100+ Fake AI-Hallucinated Citations Found in Papers Accepted at NeurIPS, the World's Premier Machine Learning Conference
stationlm.com ↗
In some ways, it's a weird point of pride, I think, to be hallucinated by an AI. That's definitely one sign that you've made it in the industry.
Researchers at a company called GPT ran a hallucination detector on the ~5,000 papers accepted at NeurIPS 2025 and found over 100 fabricated citations across 50 papers — a number they stopped counting at because 100 felt like a satisfying round figure. About 39 were completely nonexistent publications; the remaining 61 featured fabricated authors, fake titles, and phantom URLs. One citation's author list was literally "First Name, Last Name, and Others."

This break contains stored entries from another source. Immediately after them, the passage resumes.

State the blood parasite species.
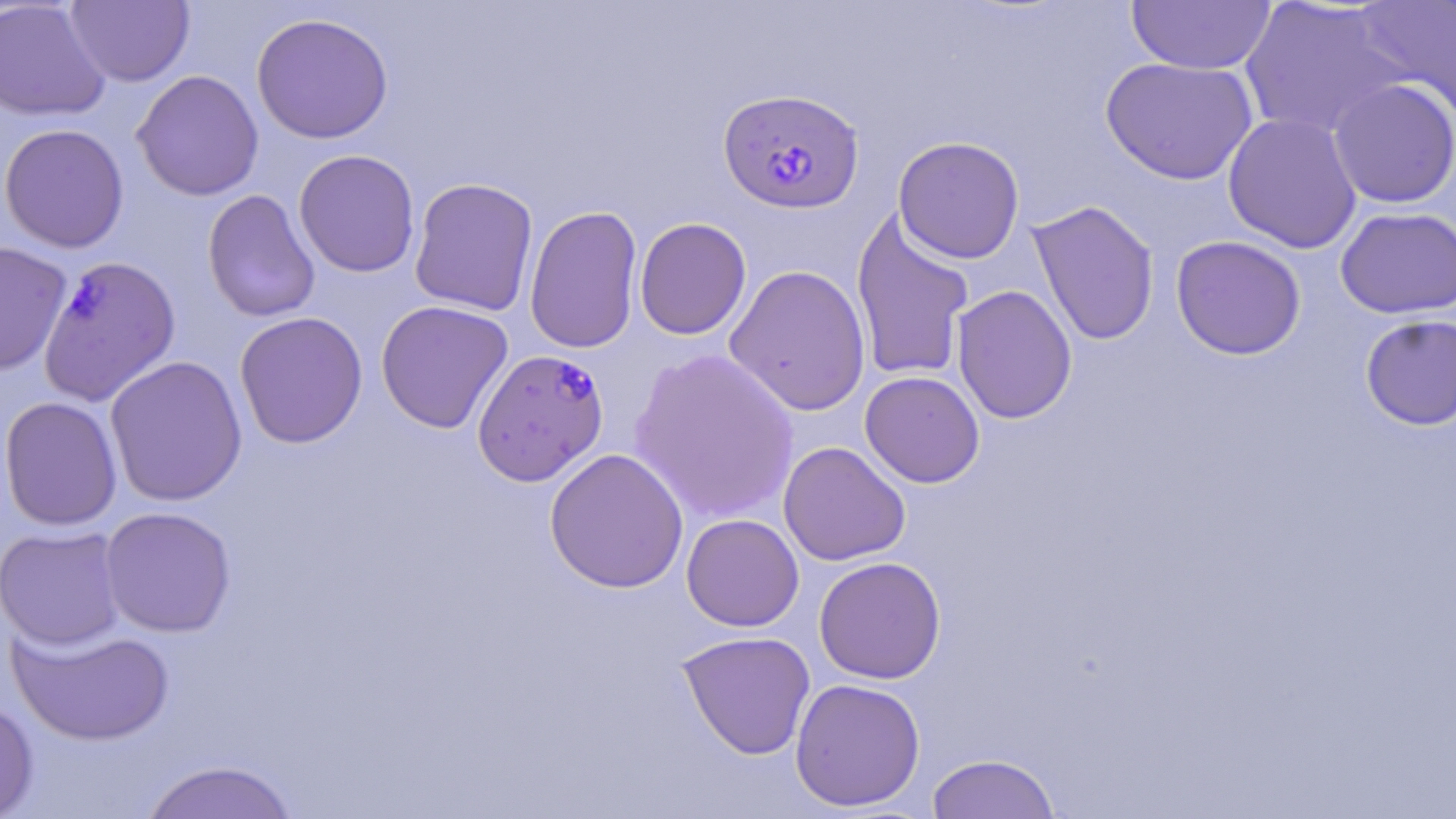
Plasmodium falciparum.

Approximate bounding boxes as (x1, y1, x2, y2) in pixels. Plasmodium falciparum-infected red blood cell locations: (718, 87, 866, 214), (38, 254, 182, 406), (472, 349, 609, 486). Uninfected red blood cell locations: (0, 0, 110, 121), (65, 0, 195, 87), (1354, 0, 1456, 120), (1126, 1, 1276, 75), (1238, 1, 1411, 140), (251, 12, 394, 144), (1100, 57, 1258, 184), (131, 69, 265, 201), (1328, 78, 1456, 208), (1222, 112, 1362, 253), (0, 123, 129, 253), (893, 136, 1026, 263), (294, 149, 420, 277), (409, 177, 539, 316), (202, 189, 321, 323), (1028, 199, 1161, 346), (524, 205, 643, 354), (1335, 206, 1456, 318), (851, 210, 975, 384), (634, 217, 752, 340), (1170, 235, 1306, 360), (0, 240, 72, 377), (724, 264, 871, 417), (952, 285, 1077, 424), (375, 299, 514, 433), (233, 311, 369, 449), (1360, 314, 1456, 430), (629, 348, 799, 523), (104, 355, 248, 507), (860, 371, 985, 488), (0, 396, 123, 531), (778, 441, 911, 566), (544, 448, 690, 593), (99, 506, 237, 637), (681, 513, 804, 632), (1, 526, 127, 650), (814, 556, 946, 684), (7, 622, 175, 746), (677, 631, 816, 759), (789, 678, 926, 811), (0, 696, 39, 819), (926, 753, 1061, 818), (139, 759, 301, 819). Captured at 1000x magnification. One field of a larger specimen. May-Grünwald-Giemsa-stained preparation. Light microscopy. Image is 1456×819 pixels. Thin blood film.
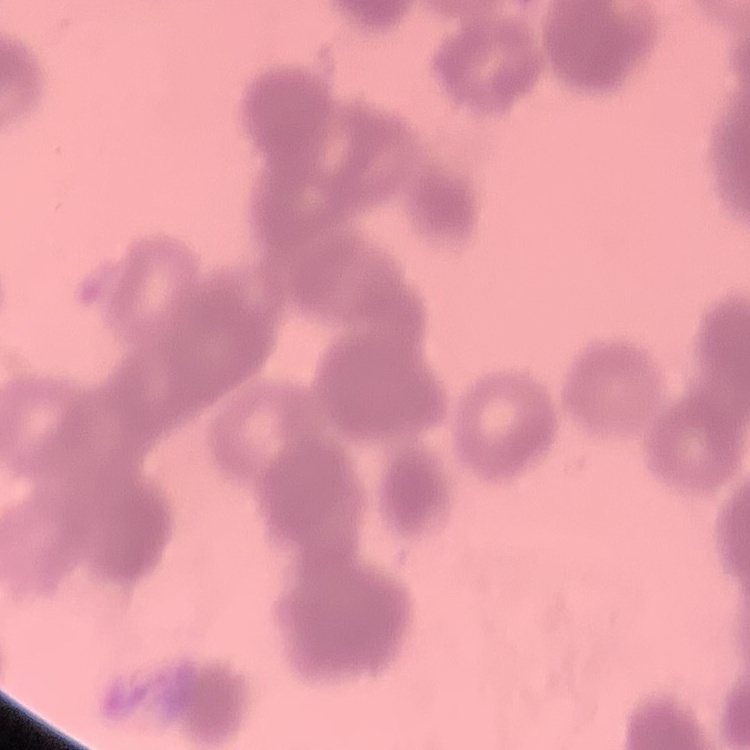
Summary:
  - Red blood cell morphology: rouleaux formation
  - Stain: Field's or Giemsa
  - Image type: square crop of a larger photomicrograph
  - Preparation: thin blood smear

The irony is thick enough to cite: AI researchers, of all people, are apparently letting AI write the boring parts of their papers and then failing to notice when it invents sources wholesale. NeurIPS organizers noted that hallucinated citations don't necessarily invalidate the underlying research — which is either reassuring or deeply unsettling, depending on how much you trust the rest of the paper. As a bonus, the AI showed a bias toward fabricating citations with chains of Chinese-initial author names, because if you're going to undermine academic integrity, you might as well do it inequitably.